According to a European Commission (EC) spokesman, EU Health Commissioner Markos Kyprianou sent a letter to Russian Agriculture Minister Alexy Gordeyev proposing that expert talks on the issue be held “as soon as possible”.
“We wish to treat this matter with urgency and make progress,” EC health spokesman Philip Tod told reporters Monday. “We are ready to meet at the earliest convenience of the Russian authorities to try and take this matter forward.”
Russia imposed a ban on meat imports from Poland in November 2005, citing concerns over Polish food safety controls, and has refused to lift its embargo despite EU assurances that such fears are unjustified.

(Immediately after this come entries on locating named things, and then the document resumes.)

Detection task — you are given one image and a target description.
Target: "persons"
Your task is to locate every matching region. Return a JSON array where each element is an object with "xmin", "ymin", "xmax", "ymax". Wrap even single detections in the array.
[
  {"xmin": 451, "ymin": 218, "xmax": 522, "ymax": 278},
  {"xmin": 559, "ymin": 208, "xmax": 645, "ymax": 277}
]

Viewing the move as politically motivated, Warsaw is in response blocking the start of talks on a new EU-Russia partnership and co-operation agreement. The existing accord, which has been in force since December 1997, is set to expire in November. A new pact would cover a broad range of issues, including energy supplies, economic co-operation and trade.
Kyprianou and Gordeyev met in the Cypriot resort city of Limassol last month in a bid to resolve the meat row ahead of the EU-Russia summit, but made no breakthrough.
During his meeting with German Chancellor Angela Merkel, whose country currently holds the rotating EU presidency, and EC President Jose Manuel Barroso near the southwestern Russian city of Samara last week, Russian President Vladimir Putin refused to lift the embargo on Polish meat imports.
Questioning Russia’s reasons for continuing the ban, Barroso said that if there were justification for such a move, Poland would not be allowed to circulate meat in the EU. “It is very important if you want to have close co-operation to understand that the EU is based on principles of solidarity,” Barroso said at the end of the summit Friday, noting that Poland could not be isolated from the rest of the Union.
Three days later, Putin told his government to step up agricultural trade talks with the EU, signalling Moscow’s readiness to work towards resolving the dispute that has further strained ties with the 27-nation bloc, a key market for Russia, particularly for its energy exports.
“I ask you to intensify this dialogue,” the Russian leader was quoted as telling Gordeyev during a cabinet meeting Monday. “We have to do this. It is necessary to depoliticise these questions and resolve the problem on a professional, expert level.”